My Client has Radiculopathy symptoms, but the MRI is negative—now what?
Can you truly prove radiculopathy when the MRI is negative? In this episode of The Lawyer’s NP, Linda Acker, FNP-C, dives into the clinical strategies trial attorneys need to challenge the "no impact, no injury" defense. We move beyond standard imaging to explore why 10/10 pain often exists in a "perfectly normal" scan and how to identify the medical ammunition hidden within a provider's physical exam.
Linda Acker FNP
4/30/20262 min read


How do you prove a high-value neck pain case when the defense claims the MRI is "perfectly normal"? In this episode, Linda (NP and Legal Consultant) breaks down the clinical threads that allow you to challenge the "no impact, no injury" defense narrative. We dive deep into the biochemical cascade of spinal injuries, the difference between mechanical compression and chemical radiculitis, and why a two-week delay in symptoms is actually a hallmark of inflammatory maturation—not an intervening cause.
Frequently Asked Questions
1. Can a client have radiculopathy with a negative MRI?
Yes. While MRIs are excellent for seeing mechanical compression (like a herniated disc), they often miss chemical radiculitis. This is a "chemical burn" on the nerve root caused by biochemical mediators of discogenic pain leaking from micro-tears. This irritation causes 10/10 pain and radicular symptoms that are completely invisible on standard imaging.
2. Why do radiculopathy symptoms often wait two weeks to appear?

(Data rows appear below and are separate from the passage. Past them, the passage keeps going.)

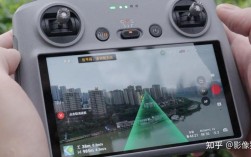 无人机如何操控战斗机？界面设计如何实现？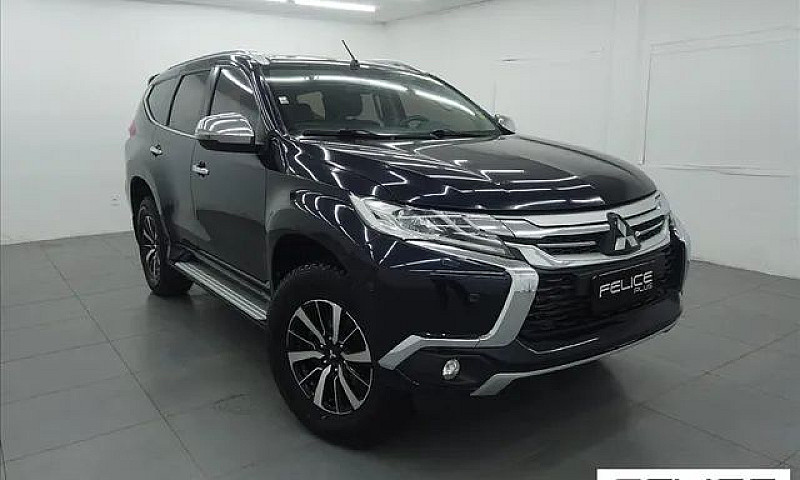 Mitsubishi Pajero Sp...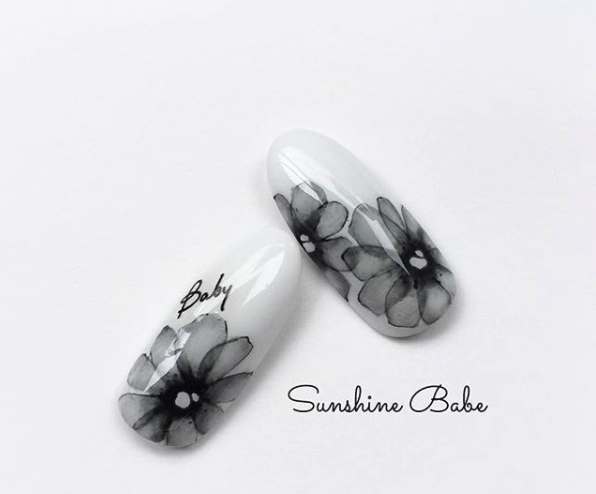 Photo from sayotakemoto Instagram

A delay in radiating pain is common and clinically defensible. It represents the time required for secondary inflammation or a biochemical cascade to reach a threshold where it directly impacts the nerves. This maturation period is a standard clinical progression of trauma, not proof of a new injury.
3. What objective findings prove nerve injury when imaging is normal?
Look for "gold star" physical exam markers in the provider's notes:
Positive Spurling’s Test and cervical distraction.
Bilateral limb circumference measurements: Unlike subjective pain, muscle atrophy (wasting) is an objective finding a client cannot fake; it indicates chronic denervation.
Abnormal deep tendon reflexes and specific dermatome sensory deficits.
4. Does a successful epidural steroid injection mean the injury is "healed"?
No. An epidural is a symptom management tool, not a structural cure. It manages the acute inflammatory process (the chemical radiculitis), but it does not fix a mechanical injury like an acute annular tear or a bone spur. The pain may be masked, but the underlying structural defect remains.
5. How do I counter the "Degenerative Disc Disease" defense?
Use the "Eggshell Plaintiff" argument, known medically as Post-Traumatic Cervical Spondylosis Acceleration. Even if a 40+ year old client had asymptomatic degeneration, the accident acts as the catalyst that "sensitizes" the disc, causing a chemical spill that leads to permanent, painful symptoms.